Please put the part of the listing below that starts at the line containing "In this picture, which" and runs through the end of the listing into a Markdown table with the columns Number and Entry, one nonblank line per row. Skip blank lines.

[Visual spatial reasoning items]
------------------------

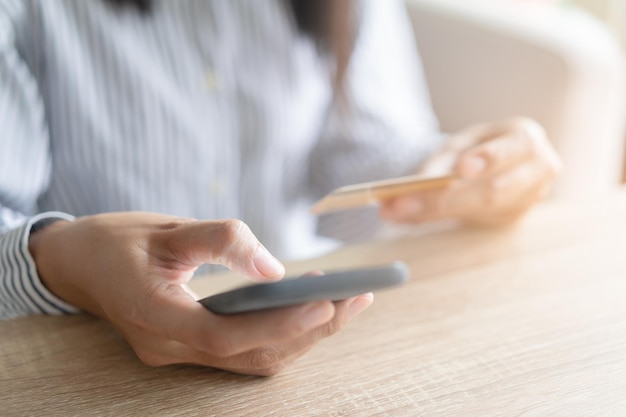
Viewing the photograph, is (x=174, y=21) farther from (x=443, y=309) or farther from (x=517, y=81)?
(x=517, y=81)

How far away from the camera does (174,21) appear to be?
2.89ft

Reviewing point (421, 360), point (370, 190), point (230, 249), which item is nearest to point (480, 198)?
point (370, 190)

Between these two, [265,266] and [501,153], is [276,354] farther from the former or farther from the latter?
[501,153]

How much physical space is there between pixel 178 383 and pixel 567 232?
0.44 metres

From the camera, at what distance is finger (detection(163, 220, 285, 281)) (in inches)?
→ 17.7

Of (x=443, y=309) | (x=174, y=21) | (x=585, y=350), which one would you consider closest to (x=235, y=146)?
(x=174, y=21)

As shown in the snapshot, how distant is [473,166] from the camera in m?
0.76

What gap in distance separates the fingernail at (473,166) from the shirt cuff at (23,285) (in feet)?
1.26

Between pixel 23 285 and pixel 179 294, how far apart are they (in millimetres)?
193

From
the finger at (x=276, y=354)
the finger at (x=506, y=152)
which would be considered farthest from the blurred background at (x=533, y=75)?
the finger at (x=276, y=354)

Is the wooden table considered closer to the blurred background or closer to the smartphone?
the smartphone

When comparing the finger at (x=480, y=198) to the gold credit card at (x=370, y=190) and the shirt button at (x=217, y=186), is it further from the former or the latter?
the shirt button at (x=217, y=186)

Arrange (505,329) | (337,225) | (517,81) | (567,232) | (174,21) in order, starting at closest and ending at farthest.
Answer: (505,329), (567,232), (174,21), (337,225), (517,81)

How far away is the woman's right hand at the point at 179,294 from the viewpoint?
1.36 feet
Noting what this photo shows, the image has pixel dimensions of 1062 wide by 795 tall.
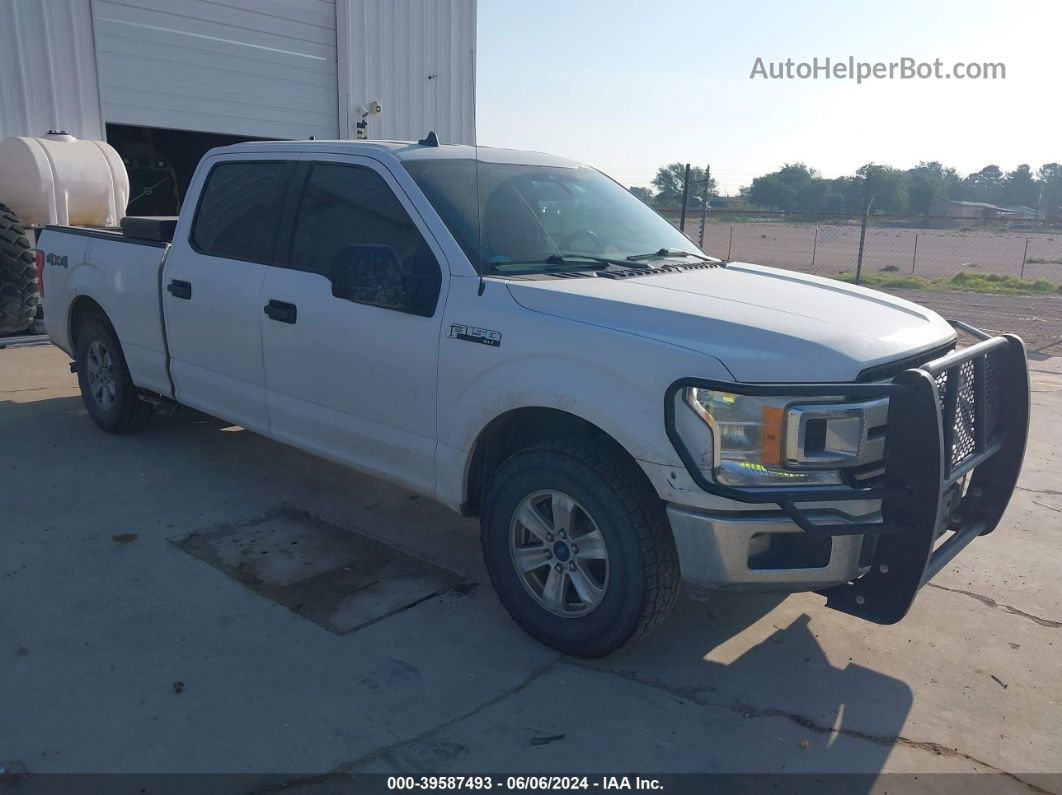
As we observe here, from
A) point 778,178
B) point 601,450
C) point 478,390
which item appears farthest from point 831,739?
point 778,178

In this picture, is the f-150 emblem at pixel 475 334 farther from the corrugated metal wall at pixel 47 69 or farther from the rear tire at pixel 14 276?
the corrugated metal wall at pixel 47 69

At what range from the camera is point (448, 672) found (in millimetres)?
3400

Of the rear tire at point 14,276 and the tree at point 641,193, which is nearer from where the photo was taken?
the tree at point 641,193

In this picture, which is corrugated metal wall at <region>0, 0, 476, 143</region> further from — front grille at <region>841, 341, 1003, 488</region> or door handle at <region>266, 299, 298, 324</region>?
front grille at <region>841, 341, 1003, 488</region>

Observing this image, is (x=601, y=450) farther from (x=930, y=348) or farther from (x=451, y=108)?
(x=451, y=108)

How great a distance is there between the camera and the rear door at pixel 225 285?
4.73m

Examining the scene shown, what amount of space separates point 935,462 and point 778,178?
36.2 m

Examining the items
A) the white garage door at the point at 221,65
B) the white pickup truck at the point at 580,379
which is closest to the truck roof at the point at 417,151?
the white pickup truck at the point at 580,379

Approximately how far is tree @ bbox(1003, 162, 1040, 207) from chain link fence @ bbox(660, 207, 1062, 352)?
927 cm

------------------------

◆ **Correct output**:
| Number | Entry |
|---|---|
| 1 | In this picture, which is corrugated metal wall at <region>0, 0, 476, 143</region> further from — front grille at <region>841, 341, 1003, 488</region> or door handle at <region>266, 299, 298, 324</region>? |
| 2 | front grille at <region>841, 341, 1003, 488</region> |
| 3 | Observing this image, is (x=601, y=450) farther from (x=930, y=348) or farther from (x=451, y=108)? |
| 4 | (x=451, y=108) |
| 5 | How great a distance is there between the camera and the rear door at pixel 225 285? |
| 6 | 4.73m |
| 7 | Examining the scene shown, what amount of space separates point 935,462 and point 778,178? |
| 8 | 36.2 m |
| 9 | Examining the items |
| 10 | A) the white garage door at the point at 221,65 |
| 11 | B) the white pickup truck at the point at 580,379 |
| 12 | which is closest to the truck roof at the point at 417,151? |
| 13 | the white pickup truck at the point at 580,379 |
| 14 | Approximately how far is tree @ bbox(1003, 162, 1040, 207) from chain link fence @ bbox(660, 207, 1062, 352)? |
| 15 | 927 cm |